A new study reveals that thresher sharks use their long tails to stun prey. Simon Oliver of the Thresher Shark Research and Conservation Project along with his team mates monitored the hunting skill of the thresher sharks off the Pescador Island in the Philippines. This unique hunting style of the thresher sharks was recorded using handheld cameras at a depth of 10-25 meters.

                                 

"This is a vulnerable species and if we understand how they use their habitats, we can go about managing and protecting them more effectively," said Oliver, who is also a researcher based at University of Liverpool, to  Guardian.

The video shows how the thresher shark increases its speed while approaching a dense shoal of fish and suddenly pulls in its pectoral fins and raises its tail over the head and slaps the fish. The slaps are so intense that they give rise to bubbles, reports Planet Earth.
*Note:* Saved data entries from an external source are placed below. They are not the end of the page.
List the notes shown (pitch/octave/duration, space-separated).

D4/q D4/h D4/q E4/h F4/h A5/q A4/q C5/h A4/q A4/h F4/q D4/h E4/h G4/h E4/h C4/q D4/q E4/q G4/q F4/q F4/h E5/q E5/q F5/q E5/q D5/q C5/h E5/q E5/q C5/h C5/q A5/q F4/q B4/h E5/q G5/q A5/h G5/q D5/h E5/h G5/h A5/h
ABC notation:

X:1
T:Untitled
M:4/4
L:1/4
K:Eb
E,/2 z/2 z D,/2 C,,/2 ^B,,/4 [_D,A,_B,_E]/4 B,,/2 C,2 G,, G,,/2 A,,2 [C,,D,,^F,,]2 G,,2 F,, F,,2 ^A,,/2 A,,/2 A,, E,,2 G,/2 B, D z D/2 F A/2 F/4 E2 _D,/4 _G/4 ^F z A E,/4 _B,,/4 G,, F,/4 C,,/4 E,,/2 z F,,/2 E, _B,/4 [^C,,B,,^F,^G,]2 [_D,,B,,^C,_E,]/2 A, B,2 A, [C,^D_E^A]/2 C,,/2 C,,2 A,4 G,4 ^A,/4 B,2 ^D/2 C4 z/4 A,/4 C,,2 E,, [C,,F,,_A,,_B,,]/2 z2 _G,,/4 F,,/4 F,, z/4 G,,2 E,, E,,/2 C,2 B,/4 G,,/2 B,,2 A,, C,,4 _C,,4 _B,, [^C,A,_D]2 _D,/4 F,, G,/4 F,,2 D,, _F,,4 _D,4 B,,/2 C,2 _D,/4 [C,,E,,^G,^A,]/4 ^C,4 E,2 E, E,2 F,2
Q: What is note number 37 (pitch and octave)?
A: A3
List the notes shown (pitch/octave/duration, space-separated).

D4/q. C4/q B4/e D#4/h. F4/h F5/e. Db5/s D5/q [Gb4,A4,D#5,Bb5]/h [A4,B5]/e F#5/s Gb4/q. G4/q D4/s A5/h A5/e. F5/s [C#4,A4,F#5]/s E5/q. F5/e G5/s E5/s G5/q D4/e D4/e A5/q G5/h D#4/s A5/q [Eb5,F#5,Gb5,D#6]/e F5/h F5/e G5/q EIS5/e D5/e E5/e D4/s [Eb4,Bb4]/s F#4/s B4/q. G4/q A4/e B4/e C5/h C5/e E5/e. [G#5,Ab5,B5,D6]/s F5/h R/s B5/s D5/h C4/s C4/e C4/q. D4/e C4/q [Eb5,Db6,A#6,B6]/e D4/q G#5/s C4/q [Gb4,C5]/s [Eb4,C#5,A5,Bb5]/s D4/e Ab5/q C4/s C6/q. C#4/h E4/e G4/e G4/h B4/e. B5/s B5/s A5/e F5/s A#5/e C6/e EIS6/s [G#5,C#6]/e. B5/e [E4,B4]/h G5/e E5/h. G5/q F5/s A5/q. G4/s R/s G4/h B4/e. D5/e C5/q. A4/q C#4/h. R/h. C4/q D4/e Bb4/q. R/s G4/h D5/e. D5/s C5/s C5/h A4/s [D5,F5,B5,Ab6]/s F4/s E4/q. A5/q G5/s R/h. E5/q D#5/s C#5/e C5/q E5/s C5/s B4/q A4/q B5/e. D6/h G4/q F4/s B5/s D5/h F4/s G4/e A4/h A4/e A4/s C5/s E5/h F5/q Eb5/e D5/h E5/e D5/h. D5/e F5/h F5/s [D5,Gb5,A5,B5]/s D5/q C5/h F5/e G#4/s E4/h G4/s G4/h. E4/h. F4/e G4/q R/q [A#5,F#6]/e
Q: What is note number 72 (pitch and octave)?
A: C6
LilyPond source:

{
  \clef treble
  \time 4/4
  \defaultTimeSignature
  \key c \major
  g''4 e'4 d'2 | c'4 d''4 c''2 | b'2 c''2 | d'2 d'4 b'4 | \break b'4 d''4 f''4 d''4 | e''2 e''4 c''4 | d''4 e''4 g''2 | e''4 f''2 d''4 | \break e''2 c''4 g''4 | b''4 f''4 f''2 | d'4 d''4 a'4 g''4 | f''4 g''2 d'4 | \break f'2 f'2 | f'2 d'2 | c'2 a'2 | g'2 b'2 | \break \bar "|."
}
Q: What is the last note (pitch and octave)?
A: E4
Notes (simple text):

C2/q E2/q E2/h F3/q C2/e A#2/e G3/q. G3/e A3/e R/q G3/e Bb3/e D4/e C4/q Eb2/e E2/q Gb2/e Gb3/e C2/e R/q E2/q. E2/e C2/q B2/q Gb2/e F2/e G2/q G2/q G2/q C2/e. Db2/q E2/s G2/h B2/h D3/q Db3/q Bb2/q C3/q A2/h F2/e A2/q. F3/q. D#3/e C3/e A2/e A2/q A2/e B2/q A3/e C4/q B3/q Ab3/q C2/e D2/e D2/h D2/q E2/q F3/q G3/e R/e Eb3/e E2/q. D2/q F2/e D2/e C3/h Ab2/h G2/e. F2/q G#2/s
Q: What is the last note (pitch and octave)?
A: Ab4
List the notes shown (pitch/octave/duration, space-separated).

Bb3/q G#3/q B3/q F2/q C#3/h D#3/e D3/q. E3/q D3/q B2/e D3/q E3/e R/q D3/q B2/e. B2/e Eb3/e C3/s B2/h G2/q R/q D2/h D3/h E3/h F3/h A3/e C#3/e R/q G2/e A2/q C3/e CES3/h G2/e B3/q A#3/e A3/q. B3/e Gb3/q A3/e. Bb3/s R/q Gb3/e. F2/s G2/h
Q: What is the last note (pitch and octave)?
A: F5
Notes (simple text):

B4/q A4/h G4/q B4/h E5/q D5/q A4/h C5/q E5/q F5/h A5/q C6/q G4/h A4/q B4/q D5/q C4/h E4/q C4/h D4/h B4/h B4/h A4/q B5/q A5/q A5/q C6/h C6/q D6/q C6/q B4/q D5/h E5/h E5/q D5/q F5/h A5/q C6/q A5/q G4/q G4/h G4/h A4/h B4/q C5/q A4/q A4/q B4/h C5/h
One of the quickest slaps made by the thresher shark with its tail was at the speed of 48 miles per hour.

These strikes were filmed by Klemens Gann who is an underwater videographer as well as a diving instructor. Both males and females use their tails as a weapon to slap their prey. The team successfully captured 25 instances of the thresher shark attacking the shoals of sardines recorded between June-October 2010.

Out of the 25 instances captured, in 22 attacks the sharks whipped their tails over their heads to slap the prey and in the rest they whipped their tails sideways.

"The interesting thing about it was that these tail slaps were only successful about 60% of the time," said Dr. Oliver, "but when they were successful they managed to kill more than one prey item. So it seems the strategy is efficient in that the shark is able to consume more than one fish at a time to balance out the times when it wasn't successful."

This study was published in PLOS One.